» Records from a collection

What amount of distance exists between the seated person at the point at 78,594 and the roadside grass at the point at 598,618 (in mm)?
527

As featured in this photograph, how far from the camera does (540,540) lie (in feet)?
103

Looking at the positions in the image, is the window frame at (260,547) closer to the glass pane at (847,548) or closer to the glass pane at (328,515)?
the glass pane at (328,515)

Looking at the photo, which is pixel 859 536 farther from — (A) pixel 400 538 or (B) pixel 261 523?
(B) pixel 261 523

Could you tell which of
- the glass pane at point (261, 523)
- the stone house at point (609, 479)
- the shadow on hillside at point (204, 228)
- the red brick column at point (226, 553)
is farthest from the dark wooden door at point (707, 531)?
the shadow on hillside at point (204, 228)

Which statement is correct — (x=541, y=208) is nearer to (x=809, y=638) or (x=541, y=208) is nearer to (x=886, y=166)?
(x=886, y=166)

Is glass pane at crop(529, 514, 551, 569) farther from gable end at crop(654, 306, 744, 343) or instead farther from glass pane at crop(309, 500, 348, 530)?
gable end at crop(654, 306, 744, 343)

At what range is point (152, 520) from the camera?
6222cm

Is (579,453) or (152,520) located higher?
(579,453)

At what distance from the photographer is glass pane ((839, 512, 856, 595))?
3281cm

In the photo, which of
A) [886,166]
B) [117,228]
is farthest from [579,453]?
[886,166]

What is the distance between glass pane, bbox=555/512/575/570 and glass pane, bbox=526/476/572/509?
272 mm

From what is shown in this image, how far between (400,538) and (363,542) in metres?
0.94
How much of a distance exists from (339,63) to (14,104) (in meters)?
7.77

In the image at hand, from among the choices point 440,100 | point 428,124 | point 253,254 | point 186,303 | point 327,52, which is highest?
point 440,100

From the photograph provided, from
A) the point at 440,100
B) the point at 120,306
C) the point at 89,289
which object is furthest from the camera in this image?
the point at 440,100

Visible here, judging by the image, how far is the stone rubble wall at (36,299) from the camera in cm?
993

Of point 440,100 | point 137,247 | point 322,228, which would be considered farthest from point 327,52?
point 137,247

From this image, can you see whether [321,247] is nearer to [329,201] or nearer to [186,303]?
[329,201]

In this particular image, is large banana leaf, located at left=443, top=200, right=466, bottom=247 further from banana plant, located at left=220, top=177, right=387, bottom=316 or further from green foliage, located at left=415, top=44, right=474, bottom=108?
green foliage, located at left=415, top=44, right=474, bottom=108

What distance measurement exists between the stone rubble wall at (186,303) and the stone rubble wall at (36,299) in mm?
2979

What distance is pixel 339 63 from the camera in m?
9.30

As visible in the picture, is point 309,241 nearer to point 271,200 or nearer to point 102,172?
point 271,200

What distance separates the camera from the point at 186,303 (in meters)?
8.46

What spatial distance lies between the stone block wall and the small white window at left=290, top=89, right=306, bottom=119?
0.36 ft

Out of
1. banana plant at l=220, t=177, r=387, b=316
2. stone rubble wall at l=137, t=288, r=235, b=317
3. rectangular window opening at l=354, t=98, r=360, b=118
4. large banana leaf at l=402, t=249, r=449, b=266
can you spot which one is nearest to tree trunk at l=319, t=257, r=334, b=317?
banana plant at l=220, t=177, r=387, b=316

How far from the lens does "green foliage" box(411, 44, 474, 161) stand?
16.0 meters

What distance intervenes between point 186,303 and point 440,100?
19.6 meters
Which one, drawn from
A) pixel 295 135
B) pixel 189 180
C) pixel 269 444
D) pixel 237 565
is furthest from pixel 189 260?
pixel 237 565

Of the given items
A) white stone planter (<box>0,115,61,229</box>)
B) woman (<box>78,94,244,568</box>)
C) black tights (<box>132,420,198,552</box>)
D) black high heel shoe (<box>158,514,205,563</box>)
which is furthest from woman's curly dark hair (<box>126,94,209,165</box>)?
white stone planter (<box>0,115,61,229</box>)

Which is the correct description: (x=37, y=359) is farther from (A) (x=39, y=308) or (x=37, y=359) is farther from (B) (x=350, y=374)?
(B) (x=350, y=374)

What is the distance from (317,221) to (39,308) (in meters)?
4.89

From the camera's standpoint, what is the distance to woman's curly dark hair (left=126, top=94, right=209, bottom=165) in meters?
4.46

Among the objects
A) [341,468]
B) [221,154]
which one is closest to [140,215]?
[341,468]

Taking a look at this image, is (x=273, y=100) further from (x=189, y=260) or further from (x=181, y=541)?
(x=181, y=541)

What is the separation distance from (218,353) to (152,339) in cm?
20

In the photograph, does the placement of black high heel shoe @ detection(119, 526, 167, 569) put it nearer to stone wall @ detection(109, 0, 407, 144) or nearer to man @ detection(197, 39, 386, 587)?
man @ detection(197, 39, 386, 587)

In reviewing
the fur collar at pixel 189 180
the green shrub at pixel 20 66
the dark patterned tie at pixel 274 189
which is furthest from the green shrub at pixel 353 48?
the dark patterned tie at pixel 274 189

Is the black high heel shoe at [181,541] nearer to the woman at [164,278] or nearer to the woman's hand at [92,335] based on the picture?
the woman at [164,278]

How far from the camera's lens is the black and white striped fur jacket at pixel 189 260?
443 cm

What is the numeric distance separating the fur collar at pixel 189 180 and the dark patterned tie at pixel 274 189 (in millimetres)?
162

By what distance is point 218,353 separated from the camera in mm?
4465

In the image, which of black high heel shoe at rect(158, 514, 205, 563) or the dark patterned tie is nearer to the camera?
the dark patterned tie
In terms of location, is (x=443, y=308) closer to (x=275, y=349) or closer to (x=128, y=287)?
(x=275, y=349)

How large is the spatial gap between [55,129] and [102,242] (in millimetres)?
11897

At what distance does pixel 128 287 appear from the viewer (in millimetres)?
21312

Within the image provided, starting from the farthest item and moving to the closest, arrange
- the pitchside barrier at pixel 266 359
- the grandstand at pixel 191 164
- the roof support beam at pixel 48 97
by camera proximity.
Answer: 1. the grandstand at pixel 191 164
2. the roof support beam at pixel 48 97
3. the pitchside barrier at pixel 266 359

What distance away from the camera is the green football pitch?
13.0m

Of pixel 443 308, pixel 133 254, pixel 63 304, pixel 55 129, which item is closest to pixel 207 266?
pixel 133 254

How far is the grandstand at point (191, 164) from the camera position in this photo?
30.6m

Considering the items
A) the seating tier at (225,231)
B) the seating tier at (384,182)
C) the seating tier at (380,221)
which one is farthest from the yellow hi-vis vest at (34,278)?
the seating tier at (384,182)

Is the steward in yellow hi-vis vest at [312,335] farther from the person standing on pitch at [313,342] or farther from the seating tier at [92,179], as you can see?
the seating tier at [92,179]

» Your objective
Copy every one of the rows above word for word.

» Exercise answer
What amount of distance exists between the seated person at the point at 78,594 and the roadside grass at the point at 598,618 (in mm)?
527

As featured in this photograph, how far from the camera does (540,540) lie (in feet)?
103

Looking at the positions in the image, is the window frame at (260,547) closer to the glass pane at (847,548) or closer to the glass pane at (328,515)?
the glass pane at (328,515)

Looking at the photo, which is pixel 859 536 farther from — (A) pixel 400 538 or (B) pixel 261 523?
(B) pixel 261 523

Could you tell which of
- the glass pane at point (261, 523)
- the stone house at point (609, 479)
- the shadow on hillside at point (204, 228)
- the red brick column at point (226, 553)
is farthest from the dark wooden door at point (707, 531)?
the shadow on hillside at point (204, 228)

Which statement is correct — (x=541, y=208) is nearer to (x=809, y=638) or (x=541, y=208) is nearer to (x=886, y=166)?
(x=886, y=166)

Is glass pane at crop(529, 514, 551, 569) farther from gable end at crop(654, 306, 744, 343) or instead farther from glass pane at crop(309, 500, 348, 530)?
gable end at crop(654, 306, 744, 343)

At what range is point (152, 520) from the camera?
6222cm

Is (579,453) or (152,520) located higher?
(579,453)

At what distance from the photographer is glass pane ((839, 512, 856, 595))?
3281cm

In the photo, which of
A) [886,166]
B) [117,228]
is farthest from [579,453]?
[886,166]

What is the distance between glass pane, bbox=555/512/575/570 and glass pane, bbox=526/476/572/509?
272 mm

From what is shown in this image, how far between (400,538) and (363,542) in metres?
0.94
How much of a distance exists from (339,63) to (14,104) (in meters)?
7.77

In the image at hand, from among the choices point 440,100 | point 428,124 | point 253,254 | point 186,303 | point 327,52, which is highest?
point 440,100

From the photograph provided, from
A) the point at 440,100
B) the point at 120,306
C) the point at 89,289
which object is furthest from the camera in this image?
the point at 440,100

Visible here, judging by the image, how far is the stone rubble wall at (36,299) from the camera in cm?
993

Of point 440,100 | point 137,247 | point 322,228, which would be considered farthest from point 327,52?
point 137,247

From this image, can you see whether [321,247] is nearer to [329,201] or nearer to [186,303]?
[329,201]

In this particular image, is large banana leaf, located at left=443, top=200, right=466, bottom=247 further from banana plant, located at left=220, top=177, right=387, bottom=316 or further from green foliage, located at left=415, top=44, right=474, bottom=108?
green foliage, located at left=415, top=44, right=474, bottom=108

What distance measurement exists between the stone rubble wall at (186,303) and the stone rubble wall at (36,299) in mm?
2979

What distance is pixel 339 63 from the camera in m?
9.30

As visible in the picture, is point 309,241 nearer to point 271,200 or nearer to point 102,172?
point 271,200

What distance separates the camera from the point at 186,303 (in meters)?
8.46

What spatial distance lies between the stone block wall and the small white window at left=290, top=89, right=306, bottom=119?
0.36 ft

Out of
1. banana plant at l=220, t=177, r=387, b=316
2. stone rubble wall at l=137, t=288, r=235, b=317
3. rectangular window opening at l=354, t=98, r=360, b=118
4. large banana leaf at l=402, t=249, r=449, b=266
can you spot which one is nearest to tree trunk at l=319, t=257, r=334, b=317?
banana plant at l=220, t=177, r=387, b=316

How far from the lens does "green foliage" box(411, 44, 474, 161) stand?
16.0 meters

What distance intervenes between point 186,303 and point 440,100?
19.6 meters
Which one, drawn from
A) pixel 295 135
B) pixel 189 180
C) pixel 269 444
D) pixel 237 565
is furthest from pixel 189 260?
pixel 237 565

Of the given items
A) white stone planter (<box>0,115,61,229</box>)
B) woman (<box>78,94,244,568</box>)
C) black tights (<box>132,420,198,552</box>)
D) black high heel shoe (<box>158,514,205,563</box>)
which is furthest from woman's curly dark hair (<box>126,94,209,165</box>)?
white stone planter (<box>0,115,61,229</box>)

Which is the correct description: (x=37, y=359) is farther from (A) (x=39, y=308) or (x=37, y=359) is farther from (B) (x=350, y=374)?
(B) (x=350, y=374)

What is the distance from (317,221) to (39,308) (in meters)?
4.89

From the camera's standpoint, what is the distance to woman's curly dark hair (left=126, top=94, right=209, bottom=165) in meters?
4.46

Among the objects
A) [341,468]
B) [221,154]
which one is closest to [140,215]?
[341,468]

Taking a look at this image, is (x=273, y=100) further from (x=189, y=260) or further from (x=181, y=541)?
(x=181, y=541)

What is the separation distance from (218,353) to (152,339) in cm?
20

In the photograph, does the placement of black high heel shoe @ detection(119, 526, 167, 569) put it nearer to stone wall @ detection(109, 0, 407, 144) or nearer to man @ detection(197, 39, 386, 587)?
man @ detection(197, 39, 386, 587)

In reviewing
the fur collar at pixel 189 180
the green shrub at pixel 20 66
the dark patterned tie at pixel 274 189
which is furthest from the green shrub at pixel 353 48?
the dark patterned tie at pixel 274 189

Is the black high heel shoe at [181,541] nearer to the woman at [164,278] or nearer to the woman's hand at [92,335] based on the picture?
the woman at [164,278]

How far from the camera's lens is the black and white striped fur jacket at pixel 189 260?
443 cm

What is the numeric distance separating the fur collar at pixel 189 180 and the dark patterned tie at pixel 274 189 (in millimetres)?
162

By what distance is point 218,353 separated from the camera in mm?
4465

In the image, which of black high heel shoe at rect(158, 514, 205, 563) or the dark patterned tie is nearer to the camera?
the dark patterned tie
In terms of location, is (x=443, y=308) closer to (x=275, y=349) or closer to (x=128, y=287)?
(x=275, y=349)

How large is the spatial gap between [55,129] and [102,242] (in millimetres)?
11897

At what distance does pixel 128 287 appear from the viewer (in millimetres)?
21312

Within the image provided, starting from the farthest item and moving to the closest, arrange
- the pitchside barrier at pixel 266 359
- the grandstand at pixel 191 164
- the roof support beam at pixel 48 97
by camera proximity.
Answer: 1. the grandstand at pixel 191 164
2. the roof support beam at pixel 48 97
3. the pitchside barrier at pixel 266 359

What distance away from the camera is the green football pitch?
13.0m

Of pixel 443 308, pixel 133 254, pixel 63 304, pixel 55 129, which item is closest to pixel 207 266?
pixel 133 254

How far is the grandstand at point (191, 164) from the camera position in this photo?
30.6m

Considering the items
A) the seating tier at (225,231)
B) the seating tier at (384,182)
C) the seating tier at (380,221)
which one is farthest from the yellow hi-vis vest at (34,278)?
the seating tier at (384,182)

Is the steward in yellow hi-vis vest at [312,335] farther from the person standing on pitch at [313,342] or farther from the seating tier at [92,179], as you can see?
the seating tier at [92,179]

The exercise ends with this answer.